In the case of the SIE chief, Georgescu's threats were even more problematic because he invoked documents received from active officers, as we understand from this service.

In what capacity does Mr. Georgescu have such documents, if indeed he does? And if he does and they show serious issues, how is it that Mr. Georgescu, who claims to be the already elected president, uses them for personal gain, as a threat in settling scores, rather than making them public or reporting them to state institutions?

Similarly, in the threats against UDMR, after Kelemen Hunor touched on an extremely sensitive point in Georgescu's biography, about which my colleague Emilian Isailă wrote last year: Călin Georgescu's affiliation with the Caraman group.

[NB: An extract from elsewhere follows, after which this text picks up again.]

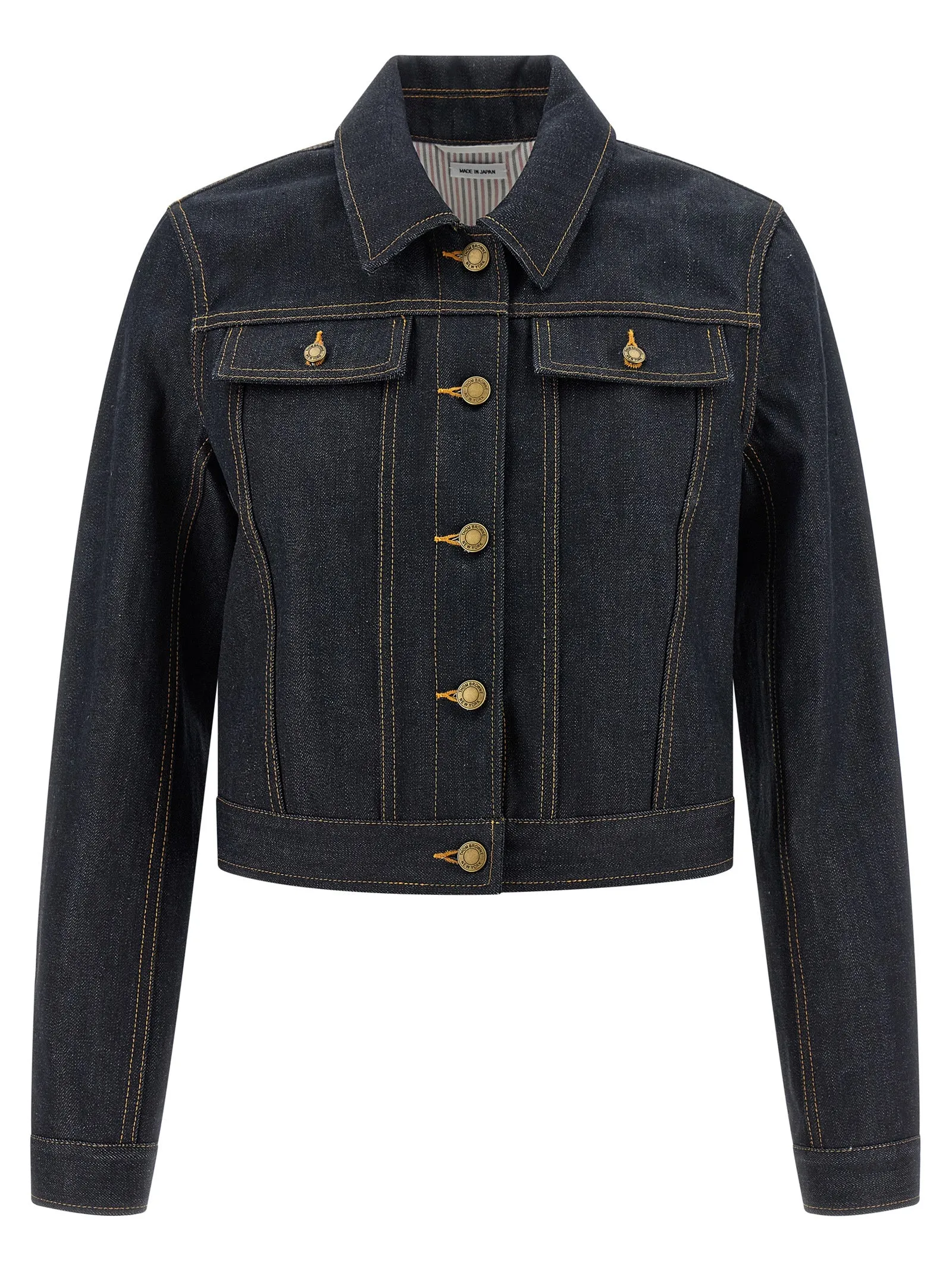 Japanese Selvedge Denim Jacket Puffer Jackets Blue sold by Wanan Luxury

Călin Georgescu's defense relies on a, let's say, terminological confusion. Of course, being born in 1962, Călin Georgescu could not have been part of the espionage network that in the '60s stole NATO documents to deliver them to the Soviets. But Mihai Caraman didn't disappear then. He went on to lead DIE, Romania's foreign intelligence service, in the early '90s. This is the Caraman group we're talking about.

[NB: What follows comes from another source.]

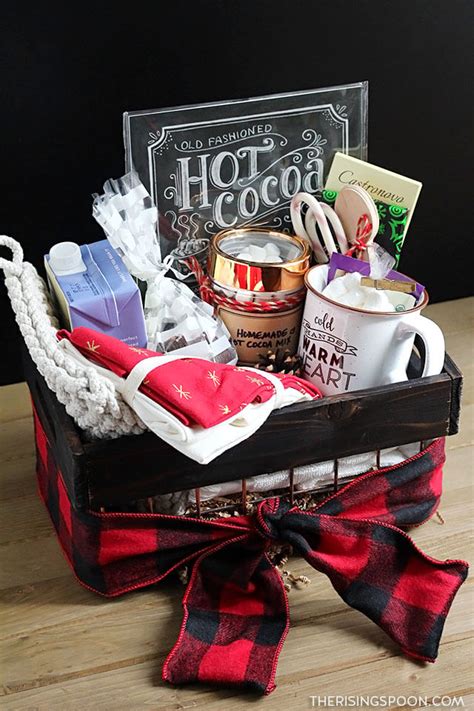 coffee hot chocolate gift basket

Whether Mr. Georgescu was part of it or not, via Mircea Malița, is certainly a hypothesis, based not only on Mr. Georgescu's interesting biographical trajectory but also on a whole network of retired officers who support him and who have propelled him.

Moreover, based on Mr. Georgescu's securistic discourse, interspersed with threats and blackmail through which he tries to shut down uncomfortable discussions for his reign.

Mr. Georgescu's past is extremely murky. It is not at all clear whether he worked at the UN and what he did there, but what is certain is that for a career of this kind, claimed for 17 years, his English is very poor.

The Club of Rome, of which he would have been a part, is not the same, but a kind of attached NGO, like the Friends of the Club. How the Georgescu family lived in Vienna for 10 years without any official income remains unexplained and strange. Or how the proposal of service or services for high positions, as soon as one of them became vacant.

Ultimately, except for the hypothesis of political policing, which disqualifies him legally, Mr. Georgescu's past is not necessarily guilty, even if he were in the Caraman group. Provided it is assumed. What the "elected president" avoids through blackmail, perhaps because nothing is worse for an anti-system leader than being proven and acknowledged as a pawn of the system.